A legendary news pioneer will be honored on a new stamp next year.
Katharine Meyer Graham spent nearly two decades of her life as the chairman of the board and chief executive officer of what was formerly known as Post-Newsweek Inc., and is now known as Graham Holdings and Graham Media Group, respectively.
Well before the movie “The Post” hit movie theaters, which tells the story of her remarkable life, Katharine Graham was cementing her history.
We already know the story well. The Graham family still has ownership of Graham Media Group, which proudly runs TV stations across the country, perhaps, most notably, in Orlando, where WKMG-TV got its call letters from Katharine Meyer Graham herself.
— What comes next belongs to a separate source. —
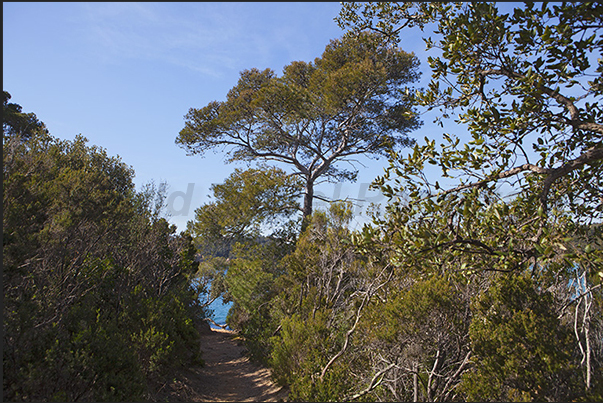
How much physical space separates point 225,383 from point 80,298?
524 cm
Other markets owned by Graham Media Group include Detroit (WDIV-TV), Houston (KPRC-TV), San Antonio (KSAT-TV), Jacksonville (WJXT-TV/WCWJ-TV) and Roanoke (WSLS-TV).
Katharine Meyer Graham faced many challenges, but rose above them, created a name for herself and, as many might say, forever changed history so that her influence still impacts our mission of journalistic integrity to this day.
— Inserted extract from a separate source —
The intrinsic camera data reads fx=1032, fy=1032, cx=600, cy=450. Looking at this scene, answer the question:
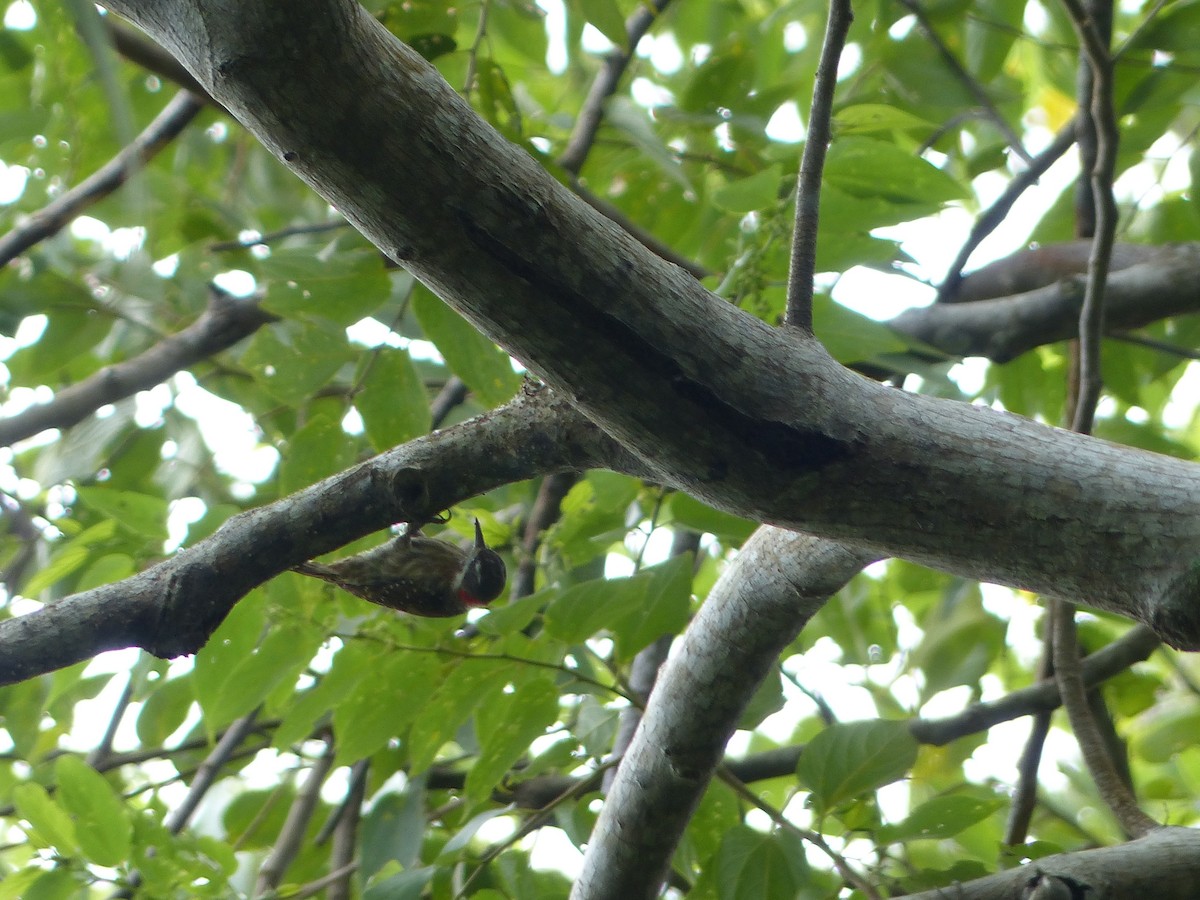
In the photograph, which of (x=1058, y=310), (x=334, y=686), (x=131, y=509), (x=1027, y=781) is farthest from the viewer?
(x=1058, y=310)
Graham, who, in the early 1960s took over as president of the Washington Post Company, most famously made the difficult and infamous decision to publish the Pentagon Papers, which delved into the history of the U.S. involvement in Vietnam.
It caused the Post to face a threat of legal action, and it joined The New York Times as a co-defendant when the case went to the Supreme Court.
The decision was one that propelled the Post’s national profile after a court ruled in Graham’s favor, supporting the freedom of the press and stating that the publication of the Pentagon Papers posed no risk to government security.
Not only did Graham face and take head-on tough journalistic decisions -- ones that made a mark in the press world -- but she also taught us some important lessons in doing so.
The postage stamp -- which will feature an oil portrait of Katharine, based on a photograph taken in the 1970s -- will be released in 2022.